» **Problem statement**: When you restate the data, keep every word as it is and drop the images.

((

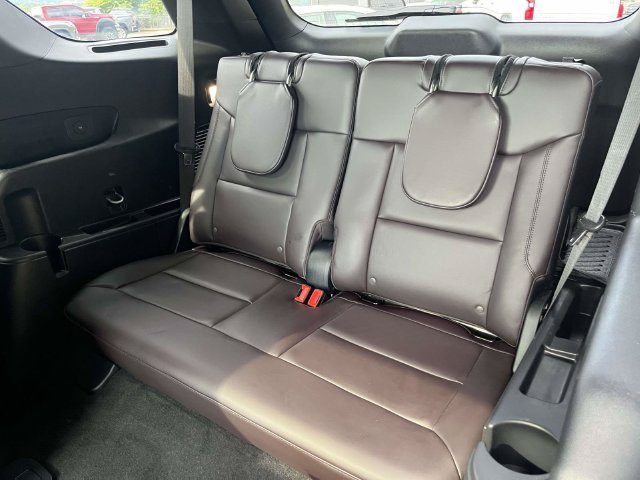 Certified 2025 Ford Explorer Platinum w/ Ultimate Package RWD image 15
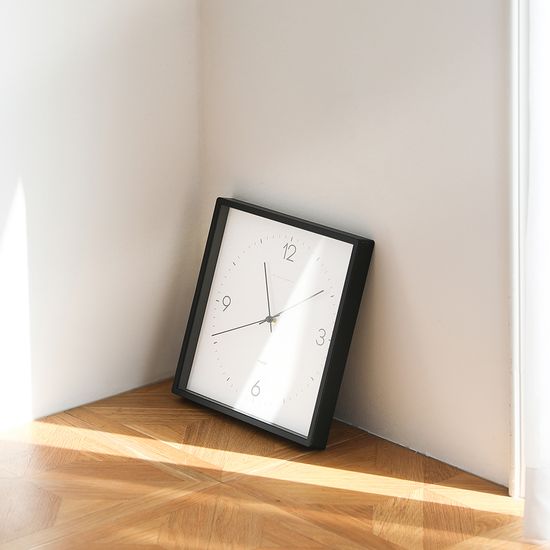 무아스 모던프레임 스퀘어 무소음 벽시계 거실시계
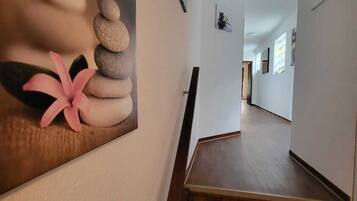 Comfort-Suite, Whirlpool (mit Bergblick) | Lobby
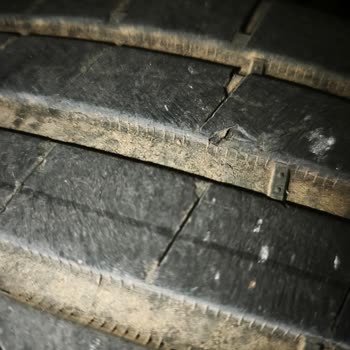 Yeni Ford Courier’ımda Hankook Lastiklerinde Çatlak Ve Soyulma, Ücretsiz Değişim Talebi
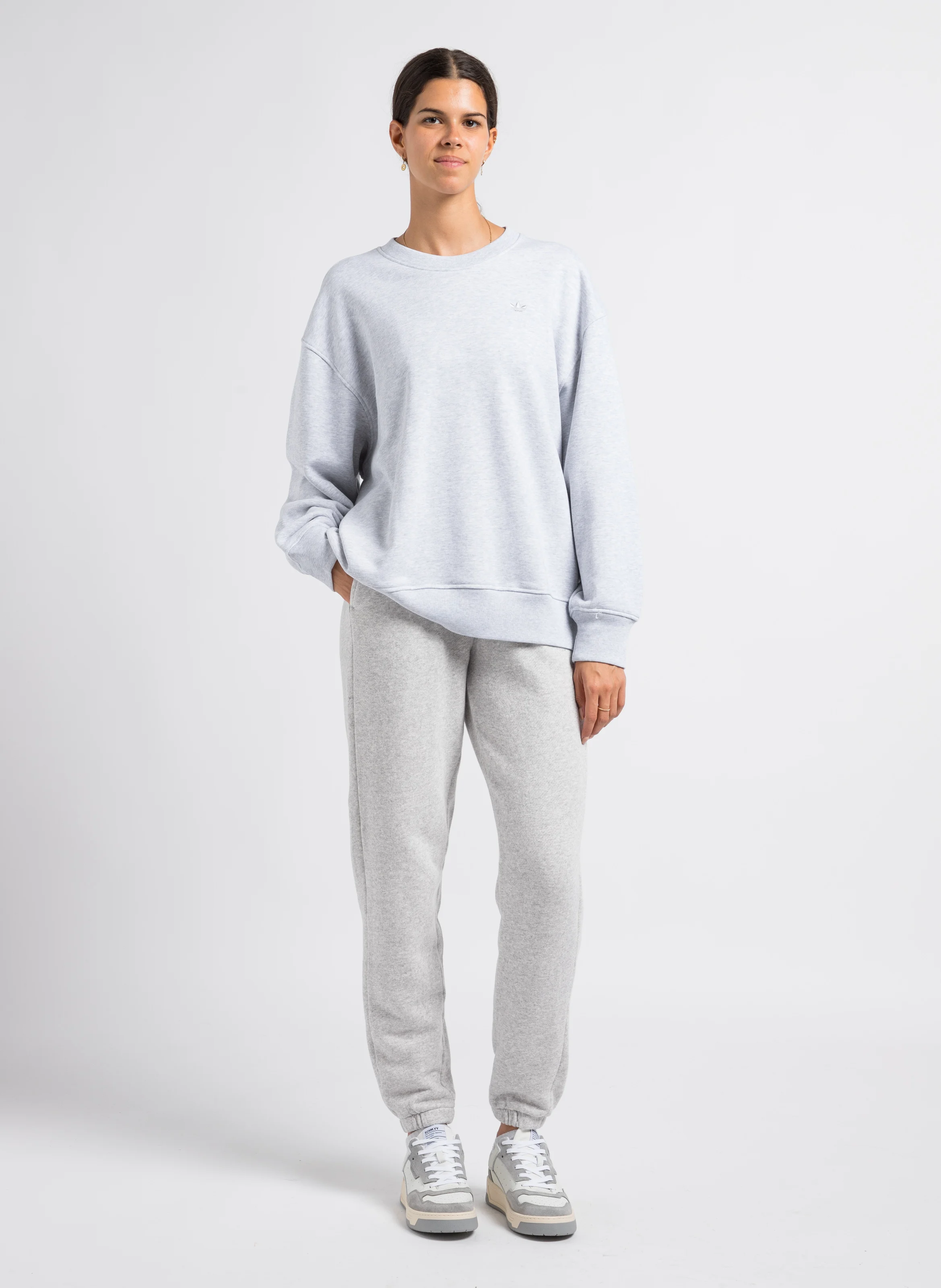 Sweat col rond brodé en coton| Gris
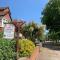 The Lyndsay Guest House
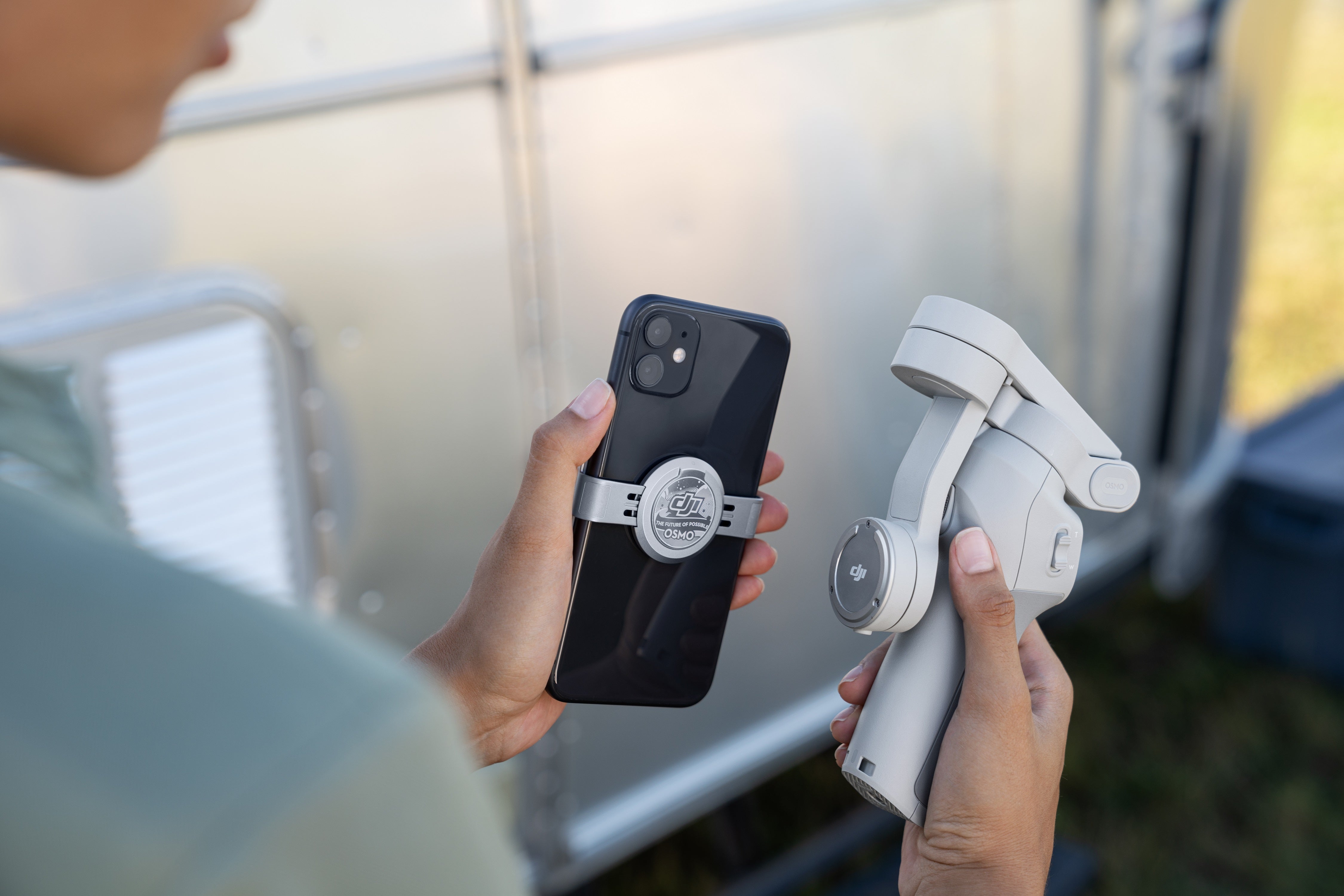 DJI OM 4 Smartphone Gimbal Stabilizer - 3-Axis Handheld Gimbal for iPhone & Android, Vlog & Live Streaming - Perfect for Travel Vlogging, TikTok Videos & YouTube Content Creation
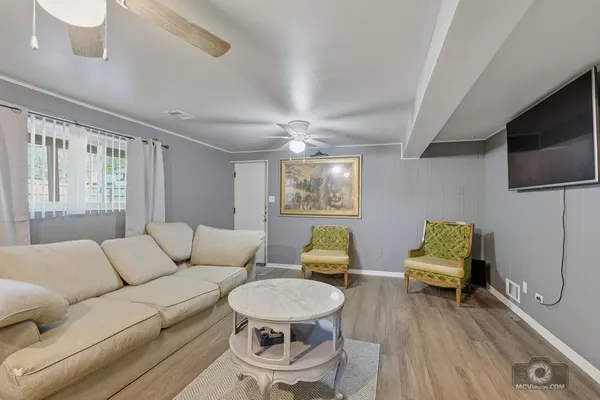 $414,900 | 20W260 Meadow Lane, Lemont, IL 60439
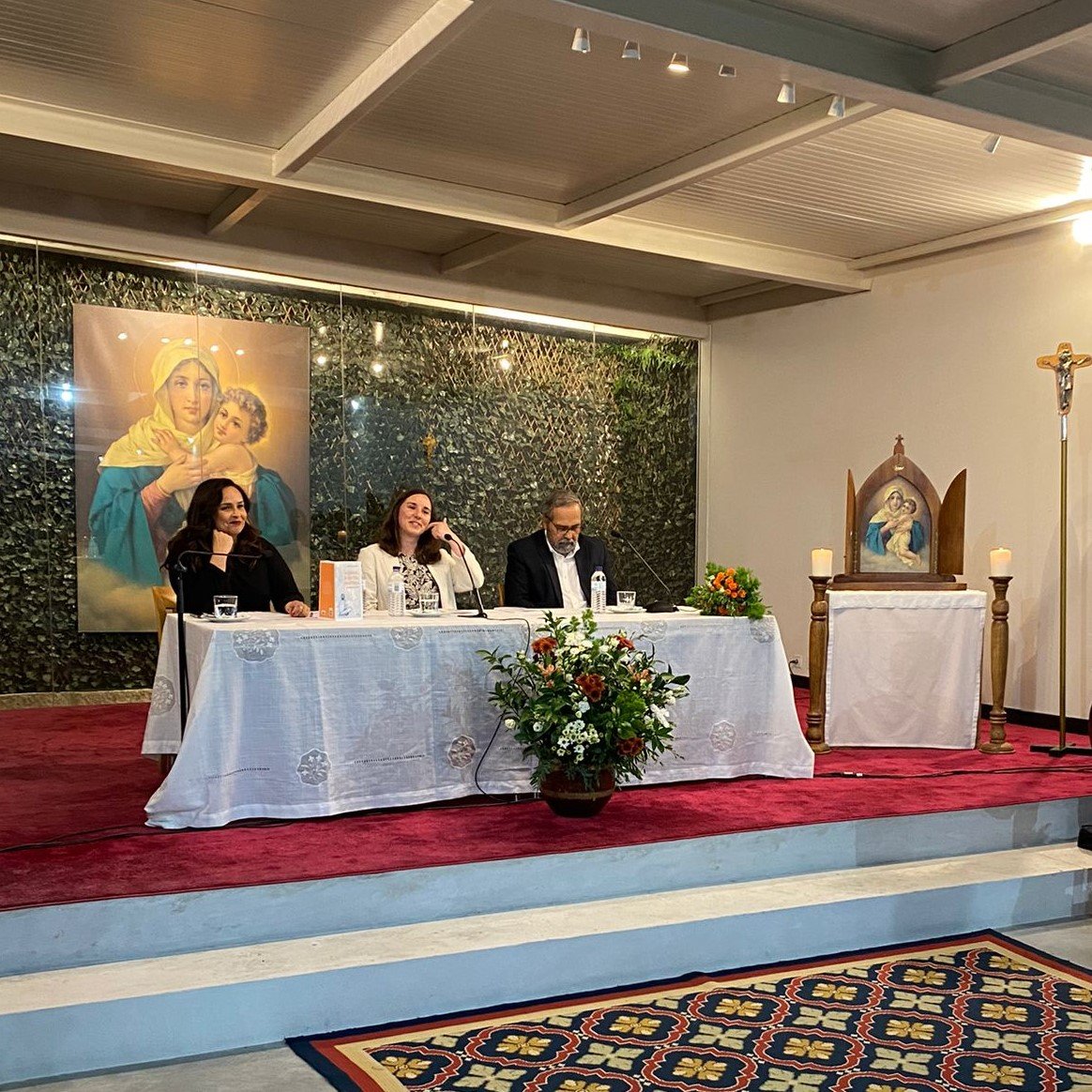 Foi assim o lançamento do livro da Carminho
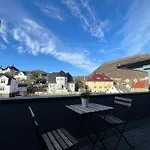 Newly Upgraded Apt: Two Balconies, Sun-Drenched!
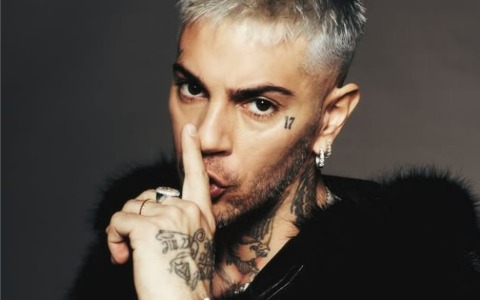 Emis Killa fa una donazione per una bimba malata, ma è una truffa: lui denuncia e scoppia la polemica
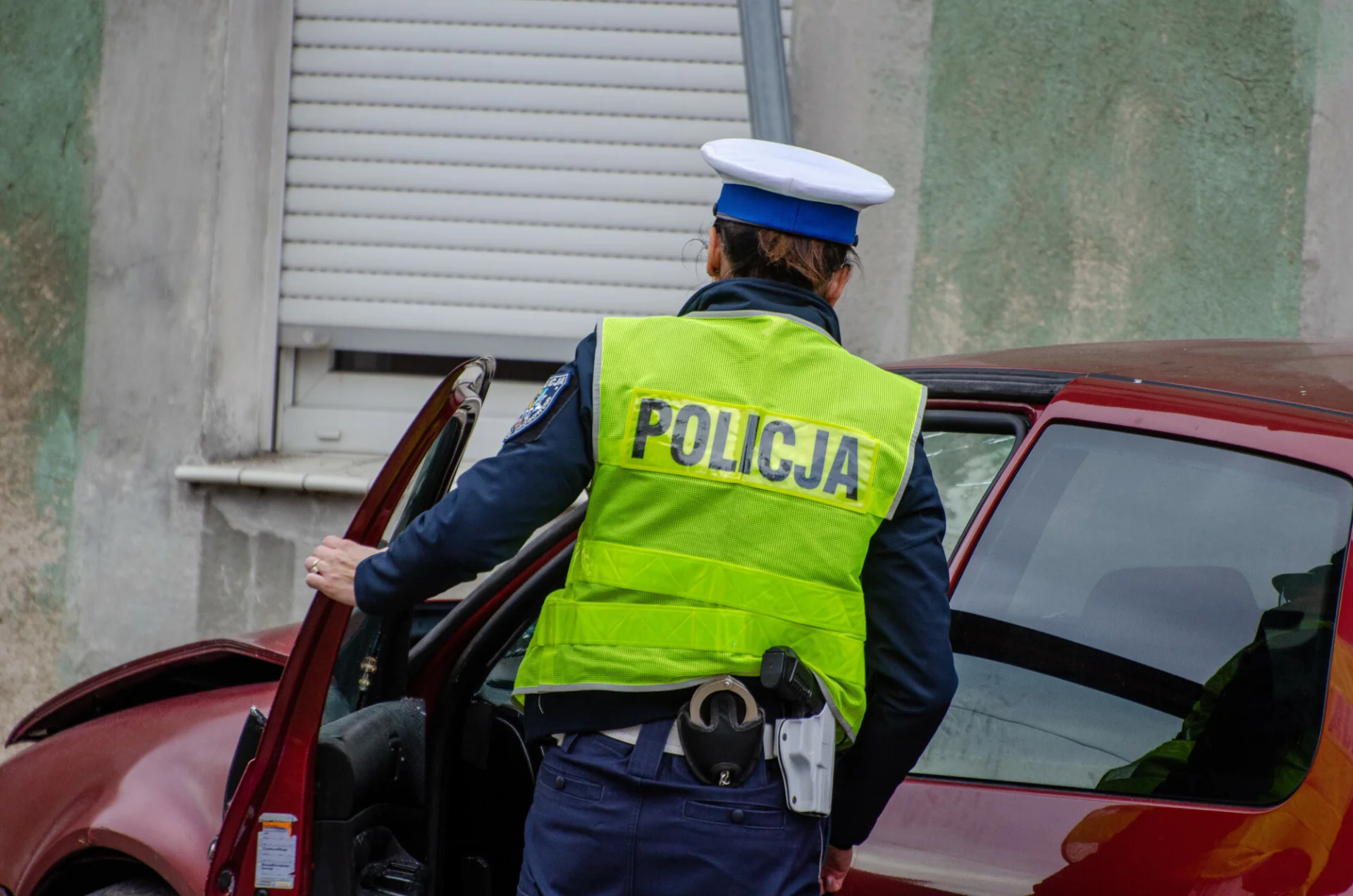Nowa Ruda. Kierowca znokautował policjantkę – chciała mu zabrać kluczyki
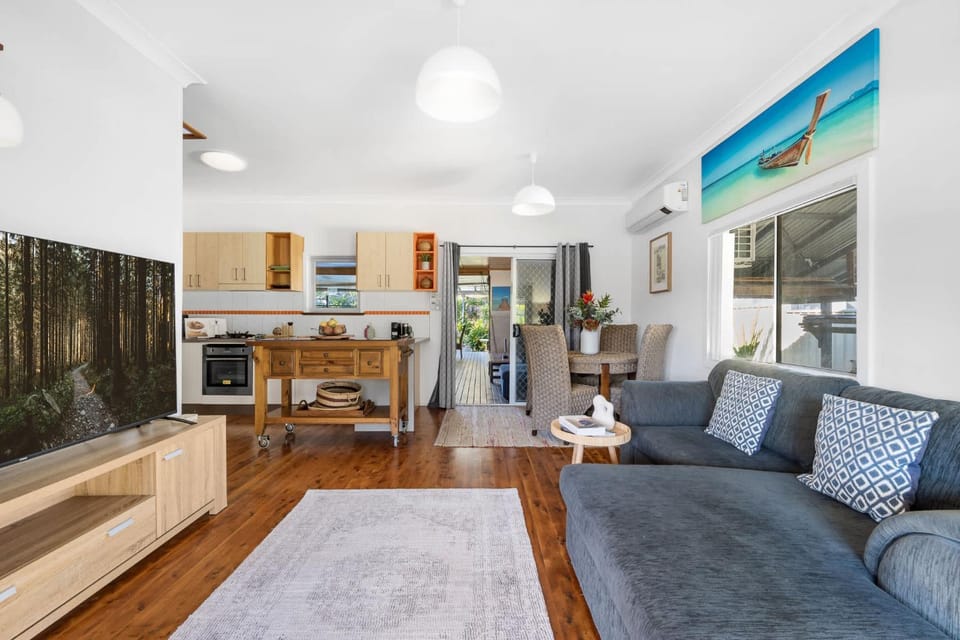 Ma Te Kokorou - pet-friendly Huskisson pool escape House in Huskisson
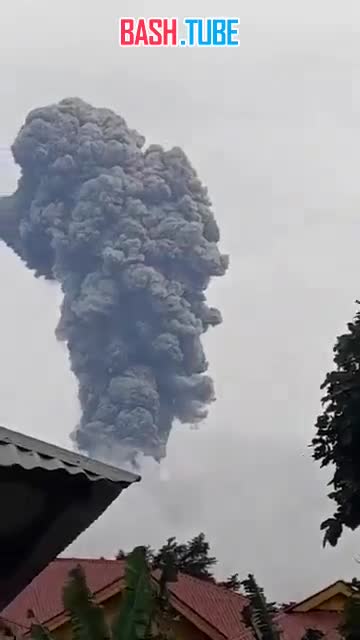 ⁣ Извержение вулкана Марапи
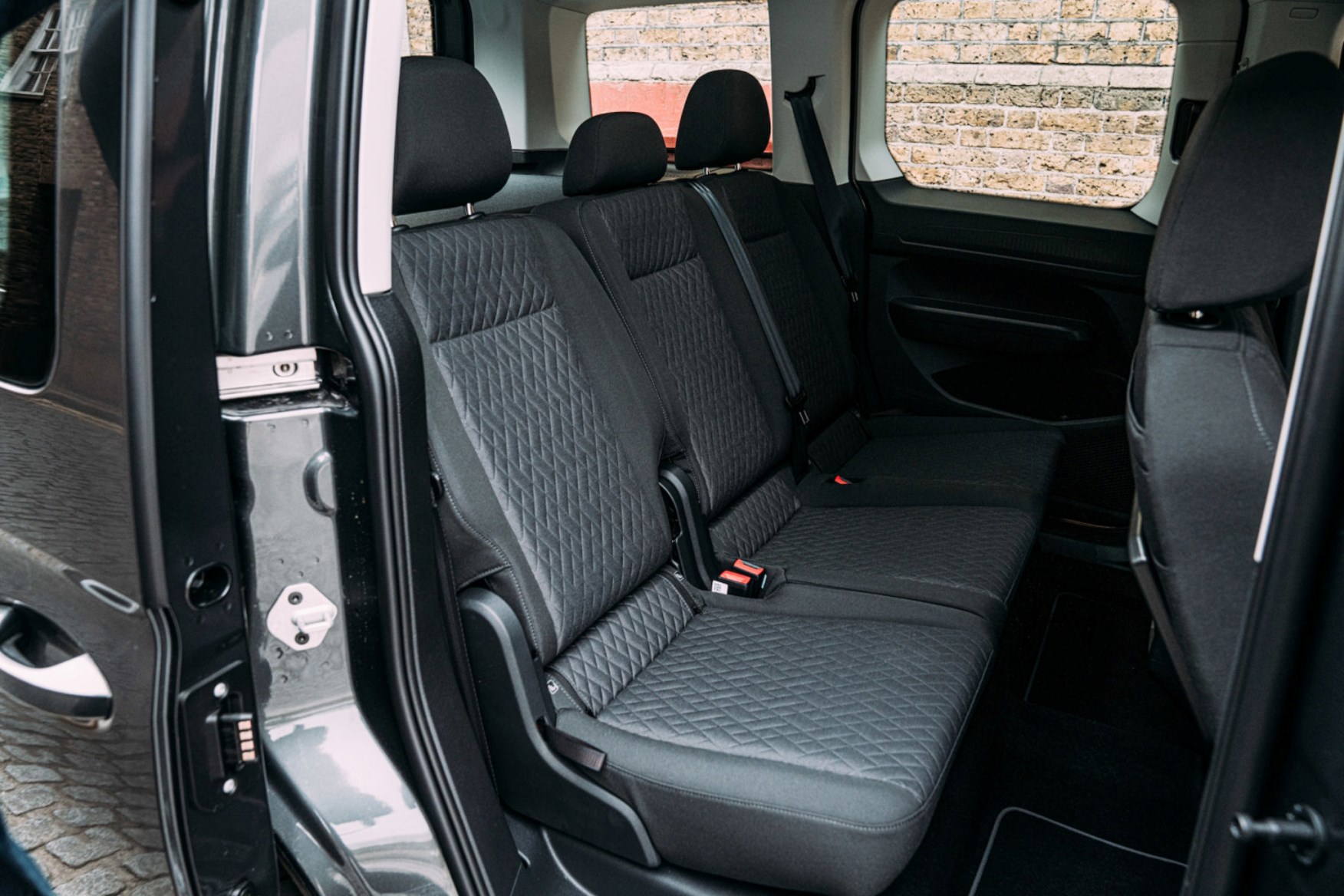 Volkswagen Caddy MPV (2022) interior, tech and comfort Parkers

))

» **Task result**:
 Certified 2025 Ford Explorer Platinum w/ Ultimate Package RWD image 15
 무아스 모던프레임 스퀘어 무소음 벽시계 거실시계
 Comfort-Suite, Whirlpool (mit Bergblick) | Lobby
 Yeni Ford Courier’ımda Hankook Lastiklerinde Çatlak Ve Soyulma, Ücretsiz Değişim Talebi
 Sweat col rond brodé en coton| Gris
 The Lyndsay Guest House
 DJI OM 4 Smartphone Gimbal Stabilizer - 3-Axis Handheld Gimbal for iPhone & Android, Vlog & Live Streaming - Perfect for Travel Vlogging, TikTok Videos & YouTube Content Creation
 $414,900 | 20W260 Meadow Lane, Lemont, IL 60439
 Foi assim o lançamento do livro da Carminho
 Newly Upgraded Apt: Two Balconies, Sun-Drenched!
 Emis Killa fa una donazione per una bimba malata, ma è una truffa: lui denuncia e scoppia la polemica
Nowa Ruda. Kierowca znokautował policjantkę – chciała mu zabrać kluczyki
 Ma Te Kokorou - pet-friendly Huskisson pool escape House in Huskisson
 ⁣ Извержение вулкана Марапи
 Volkswagen Caddy MPV (2022) interior, tech and comfort Parkers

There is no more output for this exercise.